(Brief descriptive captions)
- Opening Delimiter -

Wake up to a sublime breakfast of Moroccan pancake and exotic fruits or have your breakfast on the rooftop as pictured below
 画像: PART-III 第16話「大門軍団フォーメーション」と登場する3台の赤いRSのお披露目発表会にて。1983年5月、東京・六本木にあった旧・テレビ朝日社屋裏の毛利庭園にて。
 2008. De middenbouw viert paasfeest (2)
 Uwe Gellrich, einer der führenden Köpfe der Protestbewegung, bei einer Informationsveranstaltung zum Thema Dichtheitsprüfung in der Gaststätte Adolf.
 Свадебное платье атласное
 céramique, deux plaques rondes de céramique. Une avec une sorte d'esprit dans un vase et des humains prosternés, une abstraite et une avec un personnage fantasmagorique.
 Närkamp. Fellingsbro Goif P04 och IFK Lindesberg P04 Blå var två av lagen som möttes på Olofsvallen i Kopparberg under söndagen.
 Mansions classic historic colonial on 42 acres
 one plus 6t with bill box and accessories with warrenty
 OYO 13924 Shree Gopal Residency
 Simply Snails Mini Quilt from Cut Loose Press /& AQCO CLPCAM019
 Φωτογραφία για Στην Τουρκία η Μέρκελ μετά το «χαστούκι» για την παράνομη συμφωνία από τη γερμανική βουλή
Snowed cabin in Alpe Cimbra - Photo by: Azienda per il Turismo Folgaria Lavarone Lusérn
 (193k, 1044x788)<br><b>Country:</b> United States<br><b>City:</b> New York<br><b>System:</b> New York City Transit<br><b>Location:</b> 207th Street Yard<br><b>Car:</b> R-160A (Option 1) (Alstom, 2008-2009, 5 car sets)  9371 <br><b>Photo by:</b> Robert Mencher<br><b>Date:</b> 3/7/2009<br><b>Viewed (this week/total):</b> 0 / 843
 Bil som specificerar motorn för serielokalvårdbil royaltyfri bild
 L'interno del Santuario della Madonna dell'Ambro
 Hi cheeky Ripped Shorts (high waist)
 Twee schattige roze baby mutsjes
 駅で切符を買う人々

- Closing Delimiter -

**Directions for this task**
Line by line, output the records exactly as given.

**Result**
Wake up to a sublime breakfast of Moroccan pancake and exotic fruits or have your breakfast on the rooftop as pictured below
 画像: PART-III 第16話「大門軍団フォーメーション」と登場する3台の赤いRSのお披露目発表会にて。1983年5月、東京・六本木にあった旧・テレビ朝日社屋裏の毛利庭園にて。
 2008. De middenbouw viert paasfeest (2)
 Uwe Gellrich, einer der führenden Köpfe der Protestbewegung, bei einer Informationsveranstaltung zum Thema Dichtheitsprüfung in der Gaststätte Adolf.
 Свадебное платье атласное
 céramique, deux plaques rondes de céramique. Une avec une sorte d'esprit dans un vase et des humains prosternés, une abstraite et une avec un personnage fantasmagorique.
 Närkamp. Fellingsbro Goif P04 och IFK Lindesberg P04 Blå var två av lagen som möttes på Olofsvallen i Kopparberg under söndagen.
 Mansions classic historic colonial on 42 acres
 one plus 6t with bill box and accessories with warrenty
 OYO 13924 Shree Gopal Residency
 Simply Snails Mini Quilt from Cut Loose Press /& AQCO CLPCAM019
 Φωτογραφία για Στην Τουρκία η Μέρκελ μετά το «χαστούκι» για την παράνομη συμφωνία από τη γερμανική βουλή
Snowed cabin in Alpe Cimbra - Photo by: Azienda per il Turismo Folgaria Lavarone Lusérn
 (193k, 1044x788)<br><b>Country:</b> United States<br><b>City:</b> New York<br><b>System:</b> New York City Transit<br><b>Location:</b> 207th Street Yard<br><b>Car:</b> R-160A (Option 1) (Alstom, 2008-2009, 5 car sets)  9371 <br><b>Photo by:</b> Robert Mencher<br><b>Date:</b> 3/7/2009<br><b>Viewed (this week/total):</b> 0 / 843
 Bil som specificerar motorn för serielokalvårdbil royaltyfri bild
 L'interno del Santuario della Madonna dell'Ambro
 Hi cheeky Ripped Shorts (high waist)
 Twee schattige roze baby mutsjes
 駅で切符を買う人々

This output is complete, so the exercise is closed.